Tuesday, January 13, 2009

the boulder

More often than we would like to admit, there are times in our lives when we step outside of ourselves, look back at our shell of a body, and wonder why we are doing the exact thing we DON'T want to be doing.

"Why am I saying this?" "Why am I doing that?" "Somebody stop me!"

I know you've done it too--seen yourself from the outside. You've seen your mouth moving against your will, or your hand coming down angrily on the table, startling your inside-self.


I am taking care of a two-year old little girl who recently had surgery to remove a malignant brain tumor. And, along with the tumor, they took out a large portion of her brain as well.

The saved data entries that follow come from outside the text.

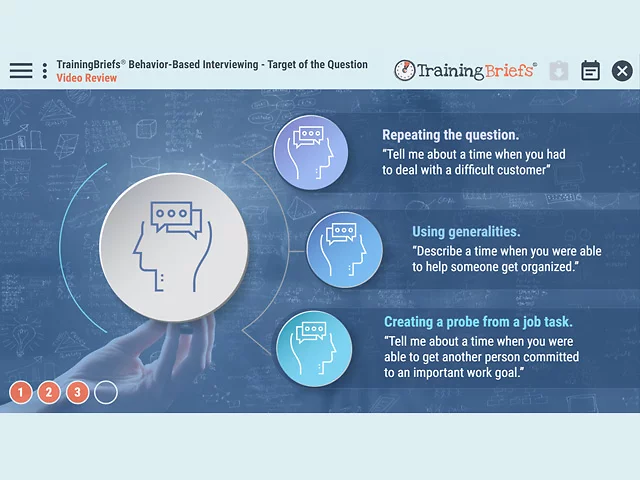 TrainingBriefs® Behavior-Based Interviewing - Target of the Question
Video Review

TrainingBriefs®

Repeating the question.
"Tell me about a time when you had to deal with a difficult customer"

Using generalities.
"Describe a time when you were able to help someone get organized."

Creating a probe from a job task.
"Tell me about a time when you were able to get another person committed to an important work goal."

1 2 3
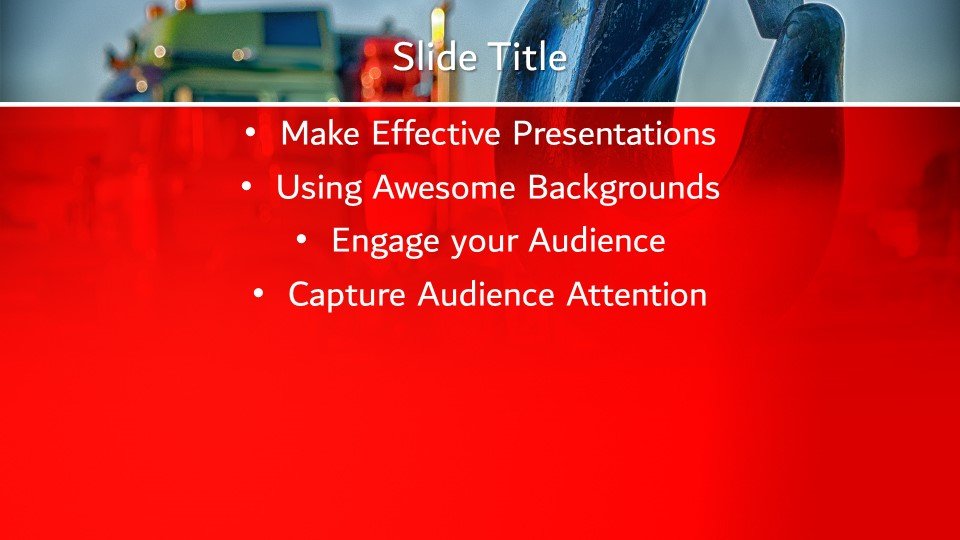 Slide Title

• Make Effective Presentations
• Using Awesome Backgrounds
• Engage your Audience
• Capture Audience Attention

She has a huge incision down the back of her smooth head and a drain which starts inside her ventricles then pokes out through her forehead and snakes down the side of her bed into a very precariously leveled contraption with pressure controls and outlet valves. And she has big, curly, black pigtails that sit atop her head like two poofy, round dollops of cotton candy.

Her hands are tied down to the bed so she won't pull out the drain or her feeding tube.

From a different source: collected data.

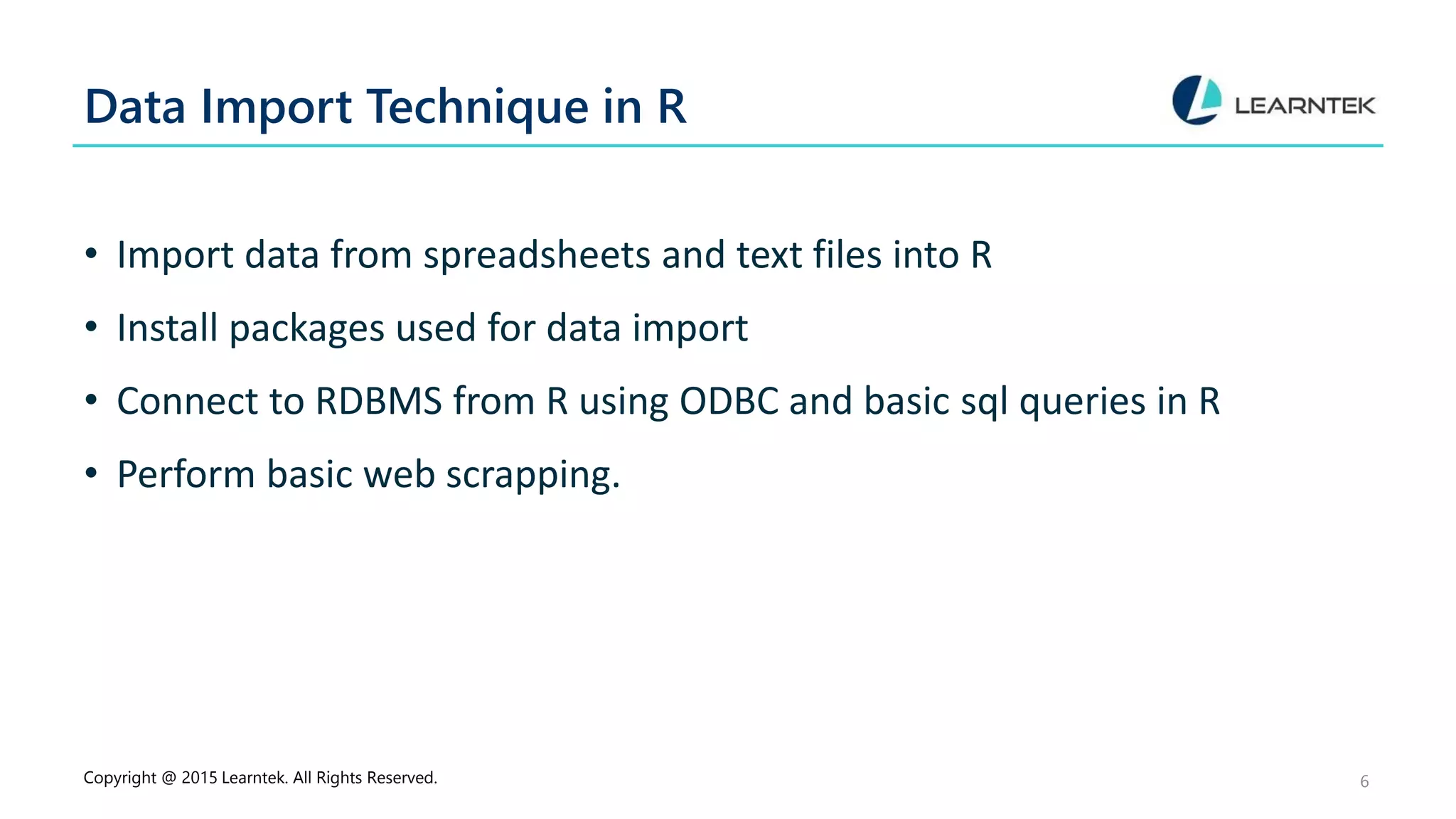 Data Import Technique in R

LEARNTEK

• Import data from spreadsheets and text files into R
• Install packages used for data import
• Connect to RDBMS from R using ODBC and basic sql queries in R
• Perform basic web scrapping.

Copyright @ 2015 Learntek. All Rights Reserved.

6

At first, when I would come into the room, she would look at me, and smile with her eyes.
A few days later she started crying anytime I would listen to her with my stethoscope.
Then, she would cry anytime I began to approach her while wearing gloves.
Later, she would start crying as soon as I washed my hands.
Now, she cries anytime I enter the room.

I've tried taking off my white coat before I go in, which only worked one time. She associates me with everything that is painful and awful about her life. Her nurses are starting to have the same problem.

Today, as her dad was lying curled up in bed with her, we stood outside her room reading the results of her MRI. Cancer everywhere.

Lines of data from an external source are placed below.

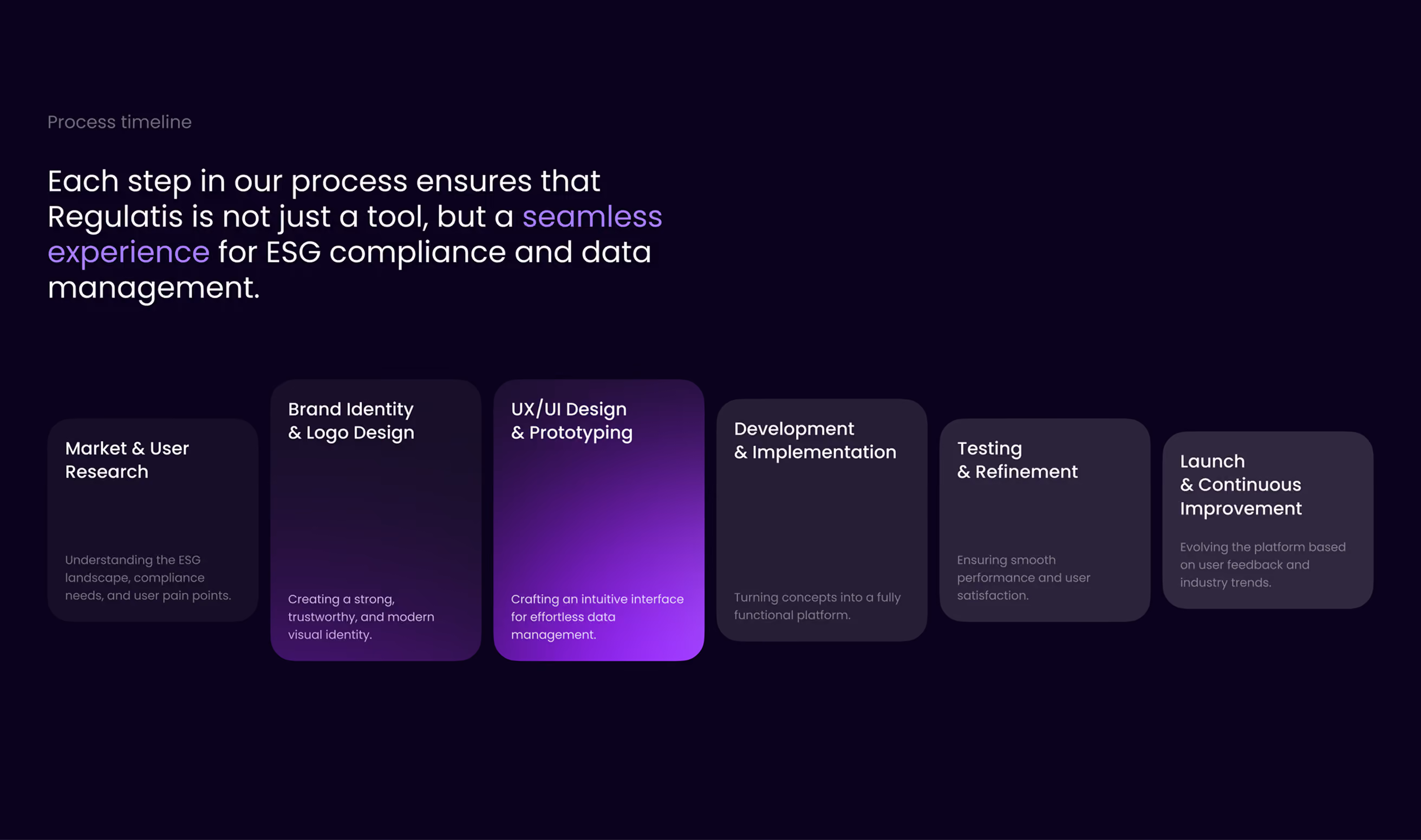 Process timeline

Each step in our process ensures that Regulatis is not just a tool, but a seamless experience for ESG compliance and data management.

Market & User Research

Understanding the ESG landscape, compliance needs, and user pain points.

Brand Identity & Logo Design

Creating a strong, trustworthy, and modern visual identity.

UX/UI Design & Prototyping

Crafting an intuitive interface for effortless data management.

Development & Implementation

Turning concepts into a fully functional platform.

Testing & Refinement

Ensuring smooth performance and user satisfaction.

Launch & Continuous Improvement

Evolving the platform based on user feedback and industry trends.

She is too young for chemotherapy. So now we wait.

I started making changes to her orders. Allowing her to eat preferred, though less-nutritious foods. Removing the visitor restrictions. Changing vital signs from every 2 hours to every 4 hours, since those terrify her.

And I know what's going to happen. Her dad, lying curled up on that bed, is going to be certain that we have given up on his little girl. He is going to push for more, and we will push back for less, but ultimately give more, just as he wants. More tubes and lines. More pain. More precious, invaluable time.

I want to tell him that was are not giving up. That things are the same, just different. I want us to all breath, and me to listen, and her to be comfortable if she can't be healthy. I want him to not have tired, darting eyes.

But I see the huge boulder of what is to come rumbling towards us.

My chest tightens and my insides twist.

And as we all stand there, doing "rounds," I want jump up and down and yell "It's coming! Don't you see that it's coming? It is about to flatten us, you guys!"

Instead I stand there and ramble off numbers, just like every other white coat you've come to hate.